Opponents delivered the letters to Judiciary Committee Chairman U.S. Sen. Chuck Grassley, R-Iowa, and the committee’s ranking member, U.S. Sen. Patrick Leahy, D-Vt.
Undue Burden for People Affected by Asbestos
Proponents of the bill say it is designed to protect the asbestos trusts from fraudulent claims and save the funds for those entitled by law to be compensated.
The Senate’s version of the legislation, known as S. 357, would require public disclosure of asbestos exposure history, basis for compensation and complete work history. It also would require personal data such as partial social security numbers.
Opponents say it exposes the victims to possible identity theft, slows an already tedious process and places an undue burden on the victims.
Schumer Leads Fight Against FACT Act
U.S. Sen.

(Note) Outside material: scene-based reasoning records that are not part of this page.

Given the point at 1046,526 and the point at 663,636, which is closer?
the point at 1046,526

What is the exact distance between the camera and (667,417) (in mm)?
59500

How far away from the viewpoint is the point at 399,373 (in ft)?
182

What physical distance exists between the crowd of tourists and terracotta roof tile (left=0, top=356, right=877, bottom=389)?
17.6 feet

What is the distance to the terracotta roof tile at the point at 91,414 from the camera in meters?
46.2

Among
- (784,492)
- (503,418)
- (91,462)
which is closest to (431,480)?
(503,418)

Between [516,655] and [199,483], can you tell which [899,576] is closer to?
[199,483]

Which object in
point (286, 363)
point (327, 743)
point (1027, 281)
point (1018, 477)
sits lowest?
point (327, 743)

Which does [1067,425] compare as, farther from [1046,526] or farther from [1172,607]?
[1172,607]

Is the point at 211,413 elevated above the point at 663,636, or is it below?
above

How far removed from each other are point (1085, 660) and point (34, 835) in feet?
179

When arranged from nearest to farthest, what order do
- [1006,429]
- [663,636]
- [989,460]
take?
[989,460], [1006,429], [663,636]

Chuck Schumer, D-N.Y., is leading the fight against the FACT Act, vowing to block it from proceeding through the Senate. Schumer is a member of the Finance Committee’s subcommittee on Health Care. Sen. Jeff Flake, R-Ariz., officially introduced the bill in the Senate.
Schumer was especially bothered by the bill’s effects on veterans, who comprise 8 percent of the adult population, but one-third of those who file mesothelioma lawsuits.
State and federal laws currently view trust fund payments as confidential and private, not admissible in court. Under the FACT Act, the trust funds would be required to release quarterly reports with information that could be used in asbestos liability cases.